Sheriff Ryan Shea said the ICE Warrant Service Officer Program would only be utilized in the jail by a handful of detention staff and would not be used by licensed local law enforcement out in the community.
Shea said the program would eliminate someone from ICE having to come down to Freeborn County to deliver an immigration-related warrant to an inmate in the county.
“We won’t be going and picking people up on ICE warrants,” the sheriff said. “It’s just a paperwork type of a thing for in the detention center.”
According to the ICE website, the Warrant Service Officer program allows ICE to train, certify and authorize state and local law enforcement officers to serve and execute administrative warrants on people living in the country illegally who are in their agency’s jail.
The program is part of the larger 287(g) Program, which President Donald Trump in January authorized to be used to the maximum extent permitted by law under Section 287(g) of the Immigration and Nationality Act.
There are two other models in the program, including the Task Force Model, which would allow local law enforcement to enforce limited immigration authority with ICE oversight during routine police duties.
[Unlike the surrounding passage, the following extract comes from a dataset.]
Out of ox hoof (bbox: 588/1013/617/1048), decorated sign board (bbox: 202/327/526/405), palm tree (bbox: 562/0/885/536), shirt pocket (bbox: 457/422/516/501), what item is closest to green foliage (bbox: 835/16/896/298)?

Freeborn County is not signing on for the other two programs.
Currently in Minnesota, Cass, Crow Wing and Itasca counties have signed on for the Task Force Model, while Freeborn and Jackson counties are with the Warrant Service Officer Model. Jackson County has also signed on for the Jail Enforcement Model.
Freeborn County has had an agreement with ICE since 2009, and a majority of inmates currently found in the county’s jail are being held through ICE. Shea said there are usually between 30 and 35 local inmates, and right now some of those are being housed at other jails. He estimated about 65% of local inmates are still being held in the county.
Shea said he could not discuss what the county is getting paid for its contract but said last January he applied for an increase in the county’s per diem rates, which had not been changed since 2019. That process has taken over a year.
He said as of April 2, the government started paying the county its new per diem rate, though the contract has not been officially signed. He also negotiated a new transport rate, which had not been updated since the start of the contract.